In turn this has provoked a Sunni revanche and transformed the geopolitics of the Middle East, revivifying the always incipient civil war within Islam and placing us, in 2014, at the end of the first decade of the Thirty Years War of the 21st century.

Whether Osama bin Laden would have felt the same degree of religious outrage at an American presence in the Middle East will have to remain a matter for speculation. But even if the 9/11 attacks had proceeded in the same way, a vengeful George W Bush would have had a single, undistracted focus for American power. The invasion of Afghanistan which, lest we forget, was broadly welcomed, would have been supported by the key international agencies and attracted funding and manpower from nations anxious to show solidarity in the face of terrorist outrage. After the scattering of the Afghan Taliban the universal sense of optimism and possibility which observers from Sandy Gall to the Guardian’s Jason Burke recorded at the time would have given an international force a free run through Afghanistan and allowed the west to declare victory and leave, probably after a couple of years.

If Afghanistan subsequently, as is its penchant, reverted to political medievalism, that would have been its affair.

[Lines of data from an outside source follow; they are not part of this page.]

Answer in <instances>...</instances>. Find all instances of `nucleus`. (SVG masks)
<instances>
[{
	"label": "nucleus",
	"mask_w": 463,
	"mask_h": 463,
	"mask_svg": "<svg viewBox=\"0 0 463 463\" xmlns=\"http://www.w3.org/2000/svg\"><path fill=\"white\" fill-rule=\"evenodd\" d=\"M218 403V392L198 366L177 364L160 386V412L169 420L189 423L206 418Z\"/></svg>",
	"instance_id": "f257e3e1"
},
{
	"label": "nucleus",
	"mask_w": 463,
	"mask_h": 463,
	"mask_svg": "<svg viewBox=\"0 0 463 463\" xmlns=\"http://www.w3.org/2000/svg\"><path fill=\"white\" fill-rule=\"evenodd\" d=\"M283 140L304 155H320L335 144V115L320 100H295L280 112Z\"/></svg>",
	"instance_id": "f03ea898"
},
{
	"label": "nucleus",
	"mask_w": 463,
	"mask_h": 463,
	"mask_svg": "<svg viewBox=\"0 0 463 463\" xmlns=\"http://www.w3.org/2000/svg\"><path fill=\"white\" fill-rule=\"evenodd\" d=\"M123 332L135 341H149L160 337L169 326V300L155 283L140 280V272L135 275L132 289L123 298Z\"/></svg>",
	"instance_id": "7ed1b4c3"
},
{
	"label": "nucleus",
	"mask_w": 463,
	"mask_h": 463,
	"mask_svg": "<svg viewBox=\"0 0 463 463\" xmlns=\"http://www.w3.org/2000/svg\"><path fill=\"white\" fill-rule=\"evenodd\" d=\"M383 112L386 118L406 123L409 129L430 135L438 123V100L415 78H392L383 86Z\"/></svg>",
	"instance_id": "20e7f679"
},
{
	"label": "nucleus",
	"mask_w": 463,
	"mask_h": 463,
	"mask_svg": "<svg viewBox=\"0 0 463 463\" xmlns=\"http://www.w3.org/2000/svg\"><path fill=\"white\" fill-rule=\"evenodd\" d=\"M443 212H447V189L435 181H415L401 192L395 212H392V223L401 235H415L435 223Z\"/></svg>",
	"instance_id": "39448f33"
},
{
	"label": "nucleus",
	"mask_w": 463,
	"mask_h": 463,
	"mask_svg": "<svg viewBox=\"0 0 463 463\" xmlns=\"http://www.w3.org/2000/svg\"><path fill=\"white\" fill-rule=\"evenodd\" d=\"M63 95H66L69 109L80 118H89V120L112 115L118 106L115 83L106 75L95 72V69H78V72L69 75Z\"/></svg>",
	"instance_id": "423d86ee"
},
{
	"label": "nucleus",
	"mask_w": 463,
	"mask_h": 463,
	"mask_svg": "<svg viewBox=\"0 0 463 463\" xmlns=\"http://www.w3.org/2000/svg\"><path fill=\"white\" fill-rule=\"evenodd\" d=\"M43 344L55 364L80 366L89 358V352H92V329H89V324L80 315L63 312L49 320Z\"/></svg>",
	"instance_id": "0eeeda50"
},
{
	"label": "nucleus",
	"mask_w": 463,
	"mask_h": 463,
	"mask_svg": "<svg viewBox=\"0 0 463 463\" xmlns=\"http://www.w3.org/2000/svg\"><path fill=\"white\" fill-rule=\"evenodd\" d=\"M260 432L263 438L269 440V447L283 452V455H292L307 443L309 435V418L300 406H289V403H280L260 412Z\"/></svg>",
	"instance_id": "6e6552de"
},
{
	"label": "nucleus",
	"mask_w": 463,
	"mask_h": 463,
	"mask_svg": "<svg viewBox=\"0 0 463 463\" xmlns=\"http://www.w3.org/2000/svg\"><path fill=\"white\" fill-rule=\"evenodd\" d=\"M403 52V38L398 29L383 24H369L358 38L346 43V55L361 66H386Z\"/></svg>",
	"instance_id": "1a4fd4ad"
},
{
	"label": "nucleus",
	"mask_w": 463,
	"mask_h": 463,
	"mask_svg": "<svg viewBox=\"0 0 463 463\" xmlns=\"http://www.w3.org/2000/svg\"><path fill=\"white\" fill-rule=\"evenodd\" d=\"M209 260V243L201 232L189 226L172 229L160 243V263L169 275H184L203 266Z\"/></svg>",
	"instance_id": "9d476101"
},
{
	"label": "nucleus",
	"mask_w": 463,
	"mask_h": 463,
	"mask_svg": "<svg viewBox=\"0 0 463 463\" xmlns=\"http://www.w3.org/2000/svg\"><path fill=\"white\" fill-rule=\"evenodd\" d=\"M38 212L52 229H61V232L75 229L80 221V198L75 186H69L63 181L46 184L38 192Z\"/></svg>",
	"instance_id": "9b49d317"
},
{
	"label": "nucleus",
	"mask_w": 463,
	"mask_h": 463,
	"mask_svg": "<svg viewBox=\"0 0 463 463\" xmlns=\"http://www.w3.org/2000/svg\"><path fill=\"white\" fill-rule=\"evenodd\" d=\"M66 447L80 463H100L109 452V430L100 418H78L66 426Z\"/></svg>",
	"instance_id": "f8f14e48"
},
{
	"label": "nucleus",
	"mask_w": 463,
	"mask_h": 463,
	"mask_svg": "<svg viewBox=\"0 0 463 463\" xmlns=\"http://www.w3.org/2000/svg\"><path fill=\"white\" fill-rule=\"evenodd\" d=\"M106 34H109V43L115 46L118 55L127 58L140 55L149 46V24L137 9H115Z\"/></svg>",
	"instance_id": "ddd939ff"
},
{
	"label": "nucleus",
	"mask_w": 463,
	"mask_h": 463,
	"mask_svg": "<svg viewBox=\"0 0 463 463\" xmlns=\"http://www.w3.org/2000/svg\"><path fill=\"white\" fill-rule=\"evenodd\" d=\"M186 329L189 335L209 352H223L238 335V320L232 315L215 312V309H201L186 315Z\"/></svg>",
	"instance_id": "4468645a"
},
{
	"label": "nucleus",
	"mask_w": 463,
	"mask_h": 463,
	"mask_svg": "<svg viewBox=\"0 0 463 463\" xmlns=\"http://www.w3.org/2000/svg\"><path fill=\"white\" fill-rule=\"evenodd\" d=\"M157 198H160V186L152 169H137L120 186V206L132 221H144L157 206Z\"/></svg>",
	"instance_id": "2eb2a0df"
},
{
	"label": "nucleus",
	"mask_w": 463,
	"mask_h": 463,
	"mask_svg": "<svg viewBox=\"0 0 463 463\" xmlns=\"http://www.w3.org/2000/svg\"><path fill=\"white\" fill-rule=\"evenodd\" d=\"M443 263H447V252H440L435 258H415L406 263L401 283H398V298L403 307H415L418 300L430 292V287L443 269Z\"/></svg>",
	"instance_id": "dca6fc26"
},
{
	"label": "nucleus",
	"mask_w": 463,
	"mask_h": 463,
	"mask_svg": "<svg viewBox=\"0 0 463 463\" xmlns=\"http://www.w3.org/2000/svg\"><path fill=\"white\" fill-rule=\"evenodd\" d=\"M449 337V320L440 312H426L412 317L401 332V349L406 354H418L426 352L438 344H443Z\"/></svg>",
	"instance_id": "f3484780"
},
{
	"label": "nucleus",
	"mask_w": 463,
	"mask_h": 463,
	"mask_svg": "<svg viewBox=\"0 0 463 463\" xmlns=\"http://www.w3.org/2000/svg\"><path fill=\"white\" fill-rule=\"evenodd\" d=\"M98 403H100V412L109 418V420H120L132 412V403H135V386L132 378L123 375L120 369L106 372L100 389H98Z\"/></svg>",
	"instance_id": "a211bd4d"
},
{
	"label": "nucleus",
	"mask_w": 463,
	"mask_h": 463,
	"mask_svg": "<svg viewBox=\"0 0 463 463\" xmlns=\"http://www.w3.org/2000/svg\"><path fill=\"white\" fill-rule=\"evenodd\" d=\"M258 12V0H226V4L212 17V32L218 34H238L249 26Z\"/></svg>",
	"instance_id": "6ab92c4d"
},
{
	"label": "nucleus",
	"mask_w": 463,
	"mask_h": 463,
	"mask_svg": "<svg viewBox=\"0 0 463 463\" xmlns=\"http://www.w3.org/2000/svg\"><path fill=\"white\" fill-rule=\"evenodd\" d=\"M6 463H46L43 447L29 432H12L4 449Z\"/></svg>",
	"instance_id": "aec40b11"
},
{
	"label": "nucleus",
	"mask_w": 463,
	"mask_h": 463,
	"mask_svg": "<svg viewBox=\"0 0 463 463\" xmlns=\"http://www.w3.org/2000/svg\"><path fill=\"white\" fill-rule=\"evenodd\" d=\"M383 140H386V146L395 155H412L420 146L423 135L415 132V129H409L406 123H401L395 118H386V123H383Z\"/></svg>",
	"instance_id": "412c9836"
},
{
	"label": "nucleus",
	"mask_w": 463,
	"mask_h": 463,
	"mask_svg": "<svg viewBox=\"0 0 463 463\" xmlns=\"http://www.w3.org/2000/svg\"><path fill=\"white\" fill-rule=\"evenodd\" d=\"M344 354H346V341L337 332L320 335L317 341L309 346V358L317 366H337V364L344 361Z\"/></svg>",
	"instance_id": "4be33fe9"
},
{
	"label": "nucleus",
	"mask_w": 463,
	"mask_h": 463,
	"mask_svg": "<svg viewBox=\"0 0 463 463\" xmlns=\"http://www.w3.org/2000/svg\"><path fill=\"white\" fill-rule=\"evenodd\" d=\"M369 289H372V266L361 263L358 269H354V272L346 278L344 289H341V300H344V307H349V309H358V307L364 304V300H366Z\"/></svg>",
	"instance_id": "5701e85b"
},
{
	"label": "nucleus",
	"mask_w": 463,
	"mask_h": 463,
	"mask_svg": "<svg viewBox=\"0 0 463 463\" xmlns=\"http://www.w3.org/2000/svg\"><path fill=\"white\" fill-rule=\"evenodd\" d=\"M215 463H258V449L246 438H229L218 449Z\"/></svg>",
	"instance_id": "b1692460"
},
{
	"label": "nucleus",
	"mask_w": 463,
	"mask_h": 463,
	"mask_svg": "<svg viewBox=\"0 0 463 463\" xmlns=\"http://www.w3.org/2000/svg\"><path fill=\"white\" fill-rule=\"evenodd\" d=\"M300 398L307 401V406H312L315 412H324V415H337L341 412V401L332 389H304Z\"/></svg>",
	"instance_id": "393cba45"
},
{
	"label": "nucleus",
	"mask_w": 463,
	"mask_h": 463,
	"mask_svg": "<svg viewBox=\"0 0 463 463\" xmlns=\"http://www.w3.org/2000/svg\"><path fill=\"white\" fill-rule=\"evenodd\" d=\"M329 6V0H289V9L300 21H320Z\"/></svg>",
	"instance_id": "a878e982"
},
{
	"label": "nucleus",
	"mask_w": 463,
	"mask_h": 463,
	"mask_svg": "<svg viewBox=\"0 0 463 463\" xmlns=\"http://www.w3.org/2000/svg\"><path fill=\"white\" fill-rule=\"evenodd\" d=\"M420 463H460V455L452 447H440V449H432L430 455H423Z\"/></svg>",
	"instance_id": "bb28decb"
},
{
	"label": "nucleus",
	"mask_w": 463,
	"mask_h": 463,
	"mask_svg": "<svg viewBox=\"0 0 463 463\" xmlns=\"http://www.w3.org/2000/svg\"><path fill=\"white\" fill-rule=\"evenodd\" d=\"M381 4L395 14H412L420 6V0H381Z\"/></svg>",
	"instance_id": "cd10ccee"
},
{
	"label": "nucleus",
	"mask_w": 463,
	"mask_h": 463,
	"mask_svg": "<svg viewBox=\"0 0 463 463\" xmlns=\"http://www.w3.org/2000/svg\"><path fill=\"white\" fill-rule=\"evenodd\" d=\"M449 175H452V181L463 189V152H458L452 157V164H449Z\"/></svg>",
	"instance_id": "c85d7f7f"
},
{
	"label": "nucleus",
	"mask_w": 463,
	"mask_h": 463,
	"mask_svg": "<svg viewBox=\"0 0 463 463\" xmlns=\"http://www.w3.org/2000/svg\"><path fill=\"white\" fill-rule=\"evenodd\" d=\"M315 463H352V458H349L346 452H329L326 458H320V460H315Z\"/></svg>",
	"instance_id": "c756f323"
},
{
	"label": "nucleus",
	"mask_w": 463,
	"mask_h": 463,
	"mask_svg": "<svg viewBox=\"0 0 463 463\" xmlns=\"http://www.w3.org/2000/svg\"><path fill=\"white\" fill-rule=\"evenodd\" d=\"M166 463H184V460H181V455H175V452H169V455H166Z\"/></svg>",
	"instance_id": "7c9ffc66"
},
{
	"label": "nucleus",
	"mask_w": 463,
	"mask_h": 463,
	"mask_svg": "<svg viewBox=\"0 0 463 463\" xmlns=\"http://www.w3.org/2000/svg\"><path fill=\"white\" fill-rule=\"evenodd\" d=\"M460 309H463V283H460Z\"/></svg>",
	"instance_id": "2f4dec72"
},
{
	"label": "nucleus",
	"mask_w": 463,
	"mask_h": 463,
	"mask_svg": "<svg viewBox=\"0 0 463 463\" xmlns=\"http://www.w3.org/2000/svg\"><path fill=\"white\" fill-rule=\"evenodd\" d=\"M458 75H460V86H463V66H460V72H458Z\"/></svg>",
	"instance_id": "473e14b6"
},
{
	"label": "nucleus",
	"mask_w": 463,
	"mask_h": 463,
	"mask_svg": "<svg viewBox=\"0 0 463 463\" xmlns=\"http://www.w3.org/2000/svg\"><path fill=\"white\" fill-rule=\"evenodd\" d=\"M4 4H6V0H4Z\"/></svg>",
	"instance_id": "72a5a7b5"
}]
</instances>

In the event, the US did not concentrate its power but became distracted by the siren call of Iraq. When it returned in 2006, it faced a different situation and the wars meant to illustrate western power ended up illustrating its limitations.

So much for the big stuff, but what of more personal stories? After an appearance at the International Court of Justice in the Hague, Saddam Hussein would have served his 10-year prison term and survived under house arrest on his chicken farm just outside Tikrit. The murderous malevolence for which he was known in his pomp would have become the mild eccentricity of a man suffering from advancing dementia and vaguely aware that he was somebody, once.

Tony Blair, in contrast, would have flourished. The gradual but inevitable move to the political right would have placed him handily to contest the nomination of the centre-right parties for the European Union presidency. David Cameron’s red carding of his only rival, Jean-Claude Juncker, would be seen as nakedly nationalist—but never mind, Tony was back.